Dalam hal PSG, kelompok suporternya bahkan terbagi menjadi dua kubu yang saling berseberangan, antara sayap kanan berciri stelan ala casual, dengan kubu suporter antifasis bergaya ultras ala Italia. Akan tetapi, perlu juga digarisbawahi, tak berarti Inggris atau gaya casual berarti sudah pasti fasis dan yang bergaya ultras ala Italia sebaliknya. Ini hanya dalam kasus di PSG yang kebetulan langgam dan haluan politik masing-masing kubu memilih ciri-ciri di atas.
Berawal dari Mengadopsi Hooliganisme Inggris
Pada awal Juni 2013, sekelompok perusuh ditangkap sebelum pertandingan Prancis menghadapi Serbia oleh kepolisian Brussels, Belgia. Mereka yang ditangkap berusia antara 20 sampai 35 tahun dan beberapa di antaranya dilaporkan memiliki hubungan dengan estrimis sayap kanan. Setelah diidentifikasi, rupanya beberapa di antara mereka merupakan suporter PSG yang berasal dari kelompok (firma) bernama The Kop of Boulogne (KoB).
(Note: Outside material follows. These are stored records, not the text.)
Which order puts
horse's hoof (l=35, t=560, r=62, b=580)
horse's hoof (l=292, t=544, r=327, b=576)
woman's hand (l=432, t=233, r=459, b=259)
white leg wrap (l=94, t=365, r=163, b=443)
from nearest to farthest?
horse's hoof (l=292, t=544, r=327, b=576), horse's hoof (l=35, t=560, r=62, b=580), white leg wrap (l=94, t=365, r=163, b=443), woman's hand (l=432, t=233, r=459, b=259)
KoB bisa dibilang merupakan suporter garis keras Les Parisiens paling setia namun juga terkenal ekstrim. Berawal dari murahnya transportasi dari Paris ke Liverpool, Inggris, pada 1970-an, memungkinkan arus informasi pun mengalir dengan mudah.
Salah satu yang diserap oleh Parisian yang menjadi suporter PSG adalah nama Kop, sebutan untuk para pendukung Liverpool, yang lantas diadopsi sebagai nama kelompok. Tak hanya nama, mereka pun menjamah subkultur hooligan casual ala Inggris.
Memasuki dekade 1980-an, mulai masuk pengaruh skinhead Neo-Nazi. Pelan tapi pasti, pandangan sayap kanan pun mulai memasuki tribun PSG. Tendensi untuk memusuhi kaum imigran pun mulai mencuat. Aksi-aksi kekerasan yang dilakukan KoB kemudian disusupi pesan-pesan rasialis.
Salah satu insiden paling banyak dibicarakan adalah saat Julien Quemener, salah satu anggota KoB, tewas dalam baku tembak dengan polisi ketika pertandingan Piala UEFA melawan Hapoel Tel Aviv di Stadion parc des Princes pada 2006. Saat itu ia ditembak polisi yang sedang berusaha melindungi pendukung Hapoel beragama Yahudi yang dikeroyok para KoB.
KoB sendiri sejauh ini memiliki sekitar 85 kelompok kecil, jumlah yang sangat besar. Merekalah yang menopang KoB sehingga menjadikan KoB sebagai suporter yang sangat berpengaruh di Stadion Parc des Princes, kandang PSG.
KoB yang Tidak Pandang Bulu Melancarkan Rasialisme
Perilaku agresif KoB ini membuat risih banyak kalangan sepakbola, termasuk beberapa mantan pemain Les Parisiens itu sendiri. Jelas saja pemain marah, karena KoB tak segan memaki pemain PSG sendiri yang berasal dari ras yang dianggap remeh.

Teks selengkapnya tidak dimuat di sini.